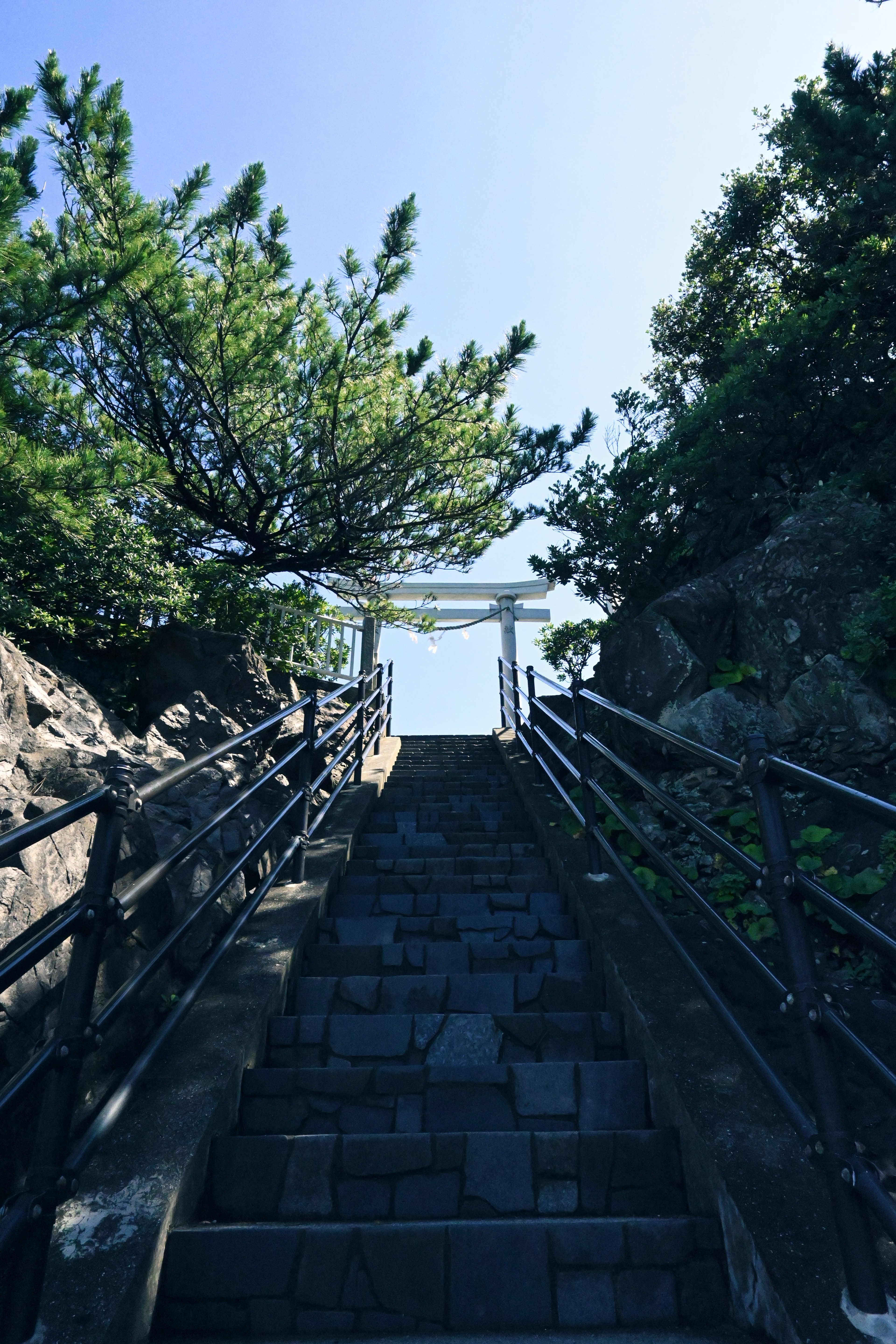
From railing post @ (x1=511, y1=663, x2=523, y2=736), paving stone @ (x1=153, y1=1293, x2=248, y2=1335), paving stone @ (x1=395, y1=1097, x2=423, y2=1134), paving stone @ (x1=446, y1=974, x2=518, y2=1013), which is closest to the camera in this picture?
paving stone @ (x1=153, y1=1293, x2=248, y2=1335)

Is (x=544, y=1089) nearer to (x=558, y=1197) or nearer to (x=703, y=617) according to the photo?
(x=558, y=1197)

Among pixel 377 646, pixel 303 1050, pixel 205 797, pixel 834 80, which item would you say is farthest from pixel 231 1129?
pixel 377 646

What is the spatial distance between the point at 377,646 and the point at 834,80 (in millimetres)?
8314

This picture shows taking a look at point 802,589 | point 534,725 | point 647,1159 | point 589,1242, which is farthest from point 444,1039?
point 802,589

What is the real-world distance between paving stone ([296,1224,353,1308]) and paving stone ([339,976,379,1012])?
960 mm

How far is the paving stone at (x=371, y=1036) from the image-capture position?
Answer: 2377mm

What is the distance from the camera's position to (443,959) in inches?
115

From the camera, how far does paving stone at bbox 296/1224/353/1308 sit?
5.18 ft

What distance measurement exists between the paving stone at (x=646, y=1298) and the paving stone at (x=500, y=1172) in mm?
306

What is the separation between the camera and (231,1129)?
81.3 inches

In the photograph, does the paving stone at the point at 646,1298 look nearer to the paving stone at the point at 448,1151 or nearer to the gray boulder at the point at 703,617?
the paving stone at the point at 448,1151

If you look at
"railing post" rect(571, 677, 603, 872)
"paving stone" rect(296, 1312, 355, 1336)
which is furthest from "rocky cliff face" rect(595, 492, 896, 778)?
"paving stone" rect(296, 1312, 355, 1336)

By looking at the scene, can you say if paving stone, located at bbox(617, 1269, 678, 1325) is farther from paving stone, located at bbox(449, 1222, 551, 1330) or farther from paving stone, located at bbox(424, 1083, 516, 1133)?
paving stone, located at bbox(424, 1083, 516, 1133)

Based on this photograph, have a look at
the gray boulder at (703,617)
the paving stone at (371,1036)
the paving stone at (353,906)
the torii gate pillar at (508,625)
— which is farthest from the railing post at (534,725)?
the torii gate pillar at (508,625)
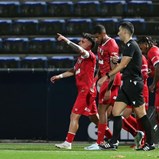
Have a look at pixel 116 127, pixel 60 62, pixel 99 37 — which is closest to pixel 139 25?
pixel 60 62

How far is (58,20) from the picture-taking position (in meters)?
20.3

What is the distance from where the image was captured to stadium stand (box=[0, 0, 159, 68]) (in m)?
19.6

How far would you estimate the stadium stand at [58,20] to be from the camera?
1956 centimetres

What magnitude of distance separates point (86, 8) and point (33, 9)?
1.60 m

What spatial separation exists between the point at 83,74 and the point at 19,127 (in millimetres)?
3496

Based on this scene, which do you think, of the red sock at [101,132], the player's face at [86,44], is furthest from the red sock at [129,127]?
the player's face at [86,44]

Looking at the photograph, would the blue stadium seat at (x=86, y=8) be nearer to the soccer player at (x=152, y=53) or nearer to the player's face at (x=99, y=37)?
the soccer player at (x=152, y=53)

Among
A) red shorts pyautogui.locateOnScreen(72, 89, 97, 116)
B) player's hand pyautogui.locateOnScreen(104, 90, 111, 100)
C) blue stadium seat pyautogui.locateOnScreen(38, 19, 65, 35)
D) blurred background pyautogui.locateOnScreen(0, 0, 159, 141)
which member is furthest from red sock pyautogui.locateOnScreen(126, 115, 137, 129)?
blue stadium seat pyautogui.locateOnScreen(38, 19, 65, 35)

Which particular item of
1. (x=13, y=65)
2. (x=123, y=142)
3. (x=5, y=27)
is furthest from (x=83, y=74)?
(x=5, y=27)

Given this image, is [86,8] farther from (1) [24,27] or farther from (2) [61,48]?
(1) [24,27]

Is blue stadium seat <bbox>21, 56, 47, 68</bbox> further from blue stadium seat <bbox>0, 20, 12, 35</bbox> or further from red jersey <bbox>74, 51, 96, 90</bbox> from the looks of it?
red jersey <bbox>74, 51, 96, 90</bbox>

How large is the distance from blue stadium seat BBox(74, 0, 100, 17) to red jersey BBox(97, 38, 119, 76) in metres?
8.88

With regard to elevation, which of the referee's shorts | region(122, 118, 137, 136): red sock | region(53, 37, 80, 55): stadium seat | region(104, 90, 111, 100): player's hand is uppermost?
region(53, 37, 80, 55): stadium seat

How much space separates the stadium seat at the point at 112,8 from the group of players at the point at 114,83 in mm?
7715
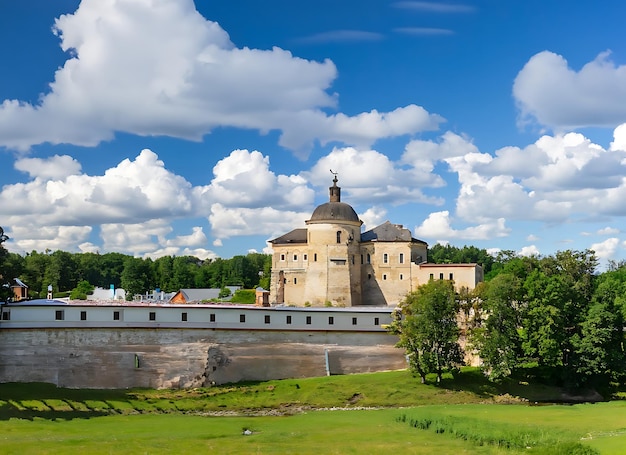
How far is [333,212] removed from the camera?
250ft

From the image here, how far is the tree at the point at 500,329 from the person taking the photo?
5066 cm

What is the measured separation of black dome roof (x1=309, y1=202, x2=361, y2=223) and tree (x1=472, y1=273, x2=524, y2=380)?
24649 millimetres

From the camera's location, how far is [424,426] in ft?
126

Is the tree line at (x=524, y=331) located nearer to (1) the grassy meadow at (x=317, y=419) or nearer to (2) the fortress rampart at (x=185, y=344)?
(1) the grassy meadow at (x=317, y=419)

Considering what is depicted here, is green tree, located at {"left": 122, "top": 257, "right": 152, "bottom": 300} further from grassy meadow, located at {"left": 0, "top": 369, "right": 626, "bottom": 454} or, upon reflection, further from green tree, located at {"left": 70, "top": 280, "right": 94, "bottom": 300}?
grassy meadow, located at {"left": 0, "top": 369, "right": 626, "bottom": 454}

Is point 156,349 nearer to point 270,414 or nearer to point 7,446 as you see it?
point 270,414

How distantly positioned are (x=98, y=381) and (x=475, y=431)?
29010mm

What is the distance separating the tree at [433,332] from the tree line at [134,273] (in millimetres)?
58915

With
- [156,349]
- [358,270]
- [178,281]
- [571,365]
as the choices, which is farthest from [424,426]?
[178,281]

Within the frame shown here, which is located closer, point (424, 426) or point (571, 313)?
point (424, 426)

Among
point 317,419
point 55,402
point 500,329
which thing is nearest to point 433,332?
point 500,329

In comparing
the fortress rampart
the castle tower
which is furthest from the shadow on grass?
the castle tower

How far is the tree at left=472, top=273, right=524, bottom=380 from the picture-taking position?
50.7m

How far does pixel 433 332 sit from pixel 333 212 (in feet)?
88.7
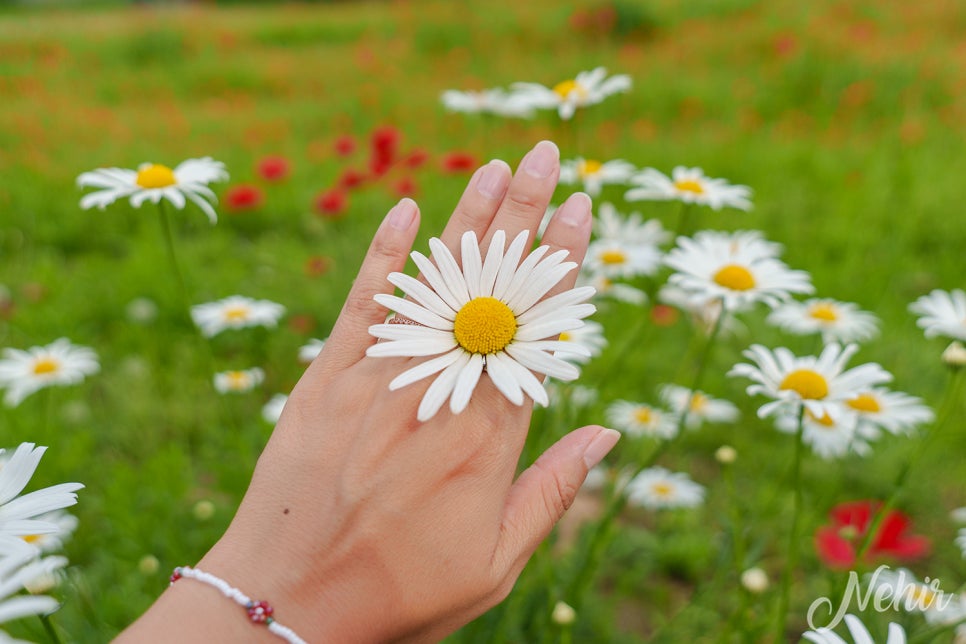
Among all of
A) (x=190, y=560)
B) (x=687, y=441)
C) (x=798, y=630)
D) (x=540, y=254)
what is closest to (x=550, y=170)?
(x=540, y=254)

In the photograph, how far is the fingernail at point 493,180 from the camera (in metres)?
1.34

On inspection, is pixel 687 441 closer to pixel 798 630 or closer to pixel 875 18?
pixel 798 630

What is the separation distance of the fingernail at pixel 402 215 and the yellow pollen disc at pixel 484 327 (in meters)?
0.21

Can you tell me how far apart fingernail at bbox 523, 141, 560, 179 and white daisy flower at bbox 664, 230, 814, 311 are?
388mm

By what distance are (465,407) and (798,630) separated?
1.58 meters

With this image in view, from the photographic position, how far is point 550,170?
134 centimetres

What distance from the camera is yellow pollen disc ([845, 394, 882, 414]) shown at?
168cm

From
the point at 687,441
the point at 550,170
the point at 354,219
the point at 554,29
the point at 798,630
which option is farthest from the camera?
the point at 554,29

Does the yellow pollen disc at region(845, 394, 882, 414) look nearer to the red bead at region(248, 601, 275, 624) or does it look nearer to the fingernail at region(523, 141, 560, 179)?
the fingernail at region(523, 141, 560, 179)

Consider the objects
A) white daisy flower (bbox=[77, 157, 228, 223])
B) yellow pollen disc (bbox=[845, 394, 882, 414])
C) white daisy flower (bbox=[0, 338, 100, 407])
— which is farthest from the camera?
white daisy flower (bbox=[0, 338, 100, 407])

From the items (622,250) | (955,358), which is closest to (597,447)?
(955,358)

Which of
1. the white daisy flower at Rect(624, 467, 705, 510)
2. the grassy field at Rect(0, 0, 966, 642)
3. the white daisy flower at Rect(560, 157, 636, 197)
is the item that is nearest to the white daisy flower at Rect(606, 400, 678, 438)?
the white daisy flower at Rect(624, 467, 705, 510)

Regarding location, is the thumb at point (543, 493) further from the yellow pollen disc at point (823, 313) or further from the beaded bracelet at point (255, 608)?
the yellow pollen disc at point (823, 313)

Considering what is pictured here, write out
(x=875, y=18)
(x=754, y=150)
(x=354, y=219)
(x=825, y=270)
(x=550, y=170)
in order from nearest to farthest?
(x=550, y=170) → (x=825, y=270) → (x=354, y=219) → (x=754, y=150) → (x=875, y=18)
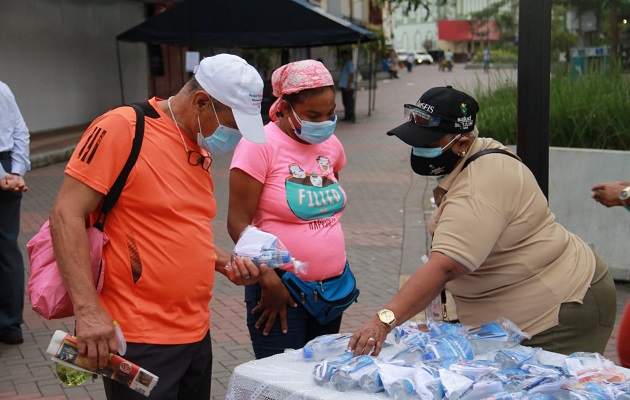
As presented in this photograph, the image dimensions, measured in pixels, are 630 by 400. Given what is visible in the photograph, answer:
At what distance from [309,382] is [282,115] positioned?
1.34 metres

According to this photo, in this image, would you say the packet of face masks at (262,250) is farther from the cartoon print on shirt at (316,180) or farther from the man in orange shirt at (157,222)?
the cartoon print on shirt at (316,180)

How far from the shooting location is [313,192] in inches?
143

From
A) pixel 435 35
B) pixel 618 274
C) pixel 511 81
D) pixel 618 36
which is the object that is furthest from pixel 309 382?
pixel 435 35

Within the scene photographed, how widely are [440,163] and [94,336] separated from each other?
1.36 meters

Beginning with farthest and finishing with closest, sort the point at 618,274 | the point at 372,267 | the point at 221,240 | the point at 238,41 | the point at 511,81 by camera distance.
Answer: the point at 238,41 < the point at 511,81 < the point at 221,240 < the point at 372,267 < the point at 618,274

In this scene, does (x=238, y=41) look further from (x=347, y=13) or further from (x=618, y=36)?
(x=347, y=13)

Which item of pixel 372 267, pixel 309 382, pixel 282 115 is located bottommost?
pixel 372 267

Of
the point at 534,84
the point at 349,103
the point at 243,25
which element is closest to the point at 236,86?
the point at 534,84

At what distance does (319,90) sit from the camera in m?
3.58

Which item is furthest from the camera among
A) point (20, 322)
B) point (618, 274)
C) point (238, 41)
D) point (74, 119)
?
point (74, 119)

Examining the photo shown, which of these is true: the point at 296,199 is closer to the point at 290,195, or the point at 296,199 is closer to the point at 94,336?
the point at 290,195

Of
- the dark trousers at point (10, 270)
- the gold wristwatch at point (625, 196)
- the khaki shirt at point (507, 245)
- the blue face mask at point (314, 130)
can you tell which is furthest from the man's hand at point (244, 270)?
the dark trousers at point (10, 270)

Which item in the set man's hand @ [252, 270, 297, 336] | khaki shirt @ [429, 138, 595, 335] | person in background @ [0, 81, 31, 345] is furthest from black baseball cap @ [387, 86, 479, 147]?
person in background @ [0, 81, 31, 345]

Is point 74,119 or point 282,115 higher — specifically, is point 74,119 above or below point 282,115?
below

Directions for this task ▸
Rewrite the listing from the line containing "Is point 74,119 or" through the end, replacing "specifically" with "precisely" and leaving everything else as it is.

Task output ▸
Is point 74,119 or point 282,115 higher — precisely, is point 74,119 above or below point 282,115?
below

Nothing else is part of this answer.